Thread: Three-byte Unicode characters

From:
Bruce Momjian
Date:

[ This email to hackers from last night got lost so I am remailing.]

Tom Lane wrote:
> "John Hansen" <> writes:
> >> That is backpatched to 8.0.X.  Does that not fix the problem reported?
> 
> > No, as andrew said, what this patch does, is allow values > 0xffff and
> > at the same time validates the input to make sure it's valid utf8.
> 
> The impression I get is that most of the 'Unicode characters above
> 0x10000' reports we've seen did not come from people who actually needed
> more-than-16-bit Unicode codepoints, but from people who had screwed up
> their encoding settings and were trying to tell the backend that Latin1
> was Unicode or some such.  So I'm a bit worried that extending the
> backend support to full 32-bit Unicode will do more to mask encoding
> mistakes than it will do to create needed functionality.
> 
> Not that I'm against adding the functionality.  I'm just doubtful that
> the reports we've seen really indicate that we need it, or that adding
> it will cut down on the incidence of complaints :-(

OK, I got on the IRC server and talked to folks who actually understand
this.  They say there are Chinese who are reporting this problem, so I
Googled and found this:
http://www.yale.edu/chinesemac/pages/charset_encoding.html#Unicode

See the paragraph with "Supplementary Ideographic Plane".  You will see
that paragraph says:
The Supplementary Ideographic Plane (SIP) currently contains 42,711additional characters in "CJK Unified Ideographs
ExtensionB"(U+20000-2A6D6). The PDF chart for this is available at:http://www.unicode.org/charts/PDF/U20000.pdf
 

I assume it is that U+20000-2A6D6 range that people are complaining
about.

So, we do have a bug, and we are probably going to need to fix it in
8.0.X.

I apologize to people who reported this problem and I wasn't attentive
to the seriousness of it.

--  Bruce Momjian                        |  http://candle.pha.pa.us                |  (610)
359-1001+  If your life is a hard drive,     |  13 Roberts Road +  Christ can be your backup.        |  Newtown Square,
Pennsylvania19073
 


From:
Peter Eisentraut
Date:

Bruce Momjian wrote:
> So, we do have a bug, and we are probably going to need to fix it in
> 8.0.X.

This has never worked in all the years we have had Unicode 
functionality, so I don't understand why we have to rush to fix it now.  
Certainly, it ought to be fixed, but not in a minor release.

-- 
Peter Eisentraut
http://developer.postgresql.org/~petere/


From:
Tom Lane
Date:

Peter Eisentraut <> writes:
> Bruce Momjian wrote:
>> So, we do have a bug, and we are probably going to need to fix it in
>> 8.0.X.

> This has never worked in all the years we have had Unicode 
> functionality, so I don't understand why we have to rush to fix it now.  
> Certainly, it ought to be fixed, but not in a minor release.

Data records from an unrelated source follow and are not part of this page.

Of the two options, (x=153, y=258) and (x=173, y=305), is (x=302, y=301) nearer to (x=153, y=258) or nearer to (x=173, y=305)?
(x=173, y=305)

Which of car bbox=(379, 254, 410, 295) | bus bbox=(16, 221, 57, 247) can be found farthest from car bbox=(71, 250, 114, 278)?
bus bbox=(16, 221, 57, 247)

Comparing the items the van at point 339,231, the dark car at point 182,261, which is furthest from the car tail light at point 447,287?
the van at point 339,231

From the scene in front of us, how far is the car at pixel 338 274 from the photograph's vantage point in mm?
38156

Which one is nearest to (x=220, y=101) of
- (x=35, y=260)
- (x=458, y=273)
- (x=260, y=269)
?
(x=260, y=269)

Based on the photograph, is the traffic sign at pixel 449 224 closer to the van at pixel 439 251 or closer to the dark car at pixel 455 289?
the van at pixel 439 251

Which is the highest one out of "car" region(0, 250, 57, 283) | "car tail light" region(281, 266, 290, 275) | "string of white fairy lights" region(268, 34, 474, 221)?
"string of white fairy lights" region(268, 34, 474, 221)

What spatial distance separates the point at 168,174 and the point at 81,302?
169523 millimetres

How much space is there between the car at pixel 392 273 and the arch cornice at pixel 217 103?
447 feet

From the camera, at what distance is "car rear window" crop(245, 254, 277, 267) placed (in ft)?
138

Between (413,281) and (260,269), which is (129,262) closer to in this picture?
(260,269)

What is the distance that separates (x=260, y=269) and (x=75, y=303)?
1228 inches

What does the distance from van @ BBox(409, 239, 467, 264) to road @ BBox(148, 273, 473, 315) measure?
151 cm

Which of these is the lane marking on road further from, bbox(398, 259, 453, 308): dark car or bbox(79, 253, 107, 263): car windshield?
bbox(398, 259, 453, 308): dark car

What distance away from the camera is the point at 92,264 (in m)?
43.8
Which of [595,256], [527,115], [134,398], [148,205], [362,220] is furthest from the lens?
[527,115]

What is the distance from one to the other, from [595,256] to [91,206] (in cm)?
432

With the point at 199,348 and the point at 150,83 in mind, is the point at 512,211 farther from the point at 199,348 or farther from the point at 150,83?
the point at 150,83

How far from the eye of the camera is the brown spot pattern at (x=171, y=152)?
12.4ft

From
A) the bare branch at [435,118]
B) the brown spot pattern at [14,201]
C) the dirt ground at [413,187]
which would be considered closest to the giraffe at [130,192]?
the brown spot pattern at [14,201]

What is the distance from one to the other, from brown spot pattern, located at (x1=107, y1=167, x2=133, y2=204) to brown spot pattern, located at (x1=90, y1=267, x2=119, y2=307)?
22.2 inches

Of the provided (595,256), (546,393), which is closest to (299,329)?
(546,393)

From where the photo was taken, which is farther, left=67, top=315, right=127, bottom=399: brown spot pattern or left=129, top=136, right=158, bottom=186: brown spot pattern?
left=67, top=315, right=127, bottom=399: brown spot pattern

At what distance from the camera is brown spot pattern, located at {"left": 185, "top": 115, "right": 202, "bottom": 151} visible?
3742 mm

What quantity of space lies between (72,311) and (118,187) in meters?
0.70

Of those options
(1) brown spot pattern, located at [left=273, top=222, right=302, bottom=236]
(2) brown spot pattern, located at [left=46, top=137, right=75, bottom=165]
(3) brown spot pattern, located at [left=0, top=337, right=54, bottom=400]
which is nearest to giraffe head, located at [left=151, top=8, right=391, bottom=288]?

The reasons why we rejected applying John's patch at the tail end
of the 8.0 cycle are still valid: it is a new feature and there
is nontrivial risk of introducing new bugs (more specifically,
exposing bits of the system that aren't prepared for more-than-16-bit
characters).

I'm fine with changing it in the 8.1 cycle, but I think a back-patch
would be folly. 
        regards, tom lane


From:
"Marc G. Fournier"
Date:

On Sun, 10 Apr 2005, Peter Eisentraut wrote:

> Bruce Momjian wrote:
>> So, we do have a bug, and we are probably going to need to fix it in
>> 8.0.X.
>
> This has never worked in all the years we have had Unicode
> functionality, so I don't understand why we have to rush to fix it now.
> Certainly, it ought to be fixed, but not in a minor release.

Agreed ... this is extending an existing feature to include a broader 
charset, not fixing a but ...

----
Marc G. Fournier           Hub.Org Networking Services (http://www.hub.org)
Email:            Yahoo!: yscrappy              ICQ: 7615664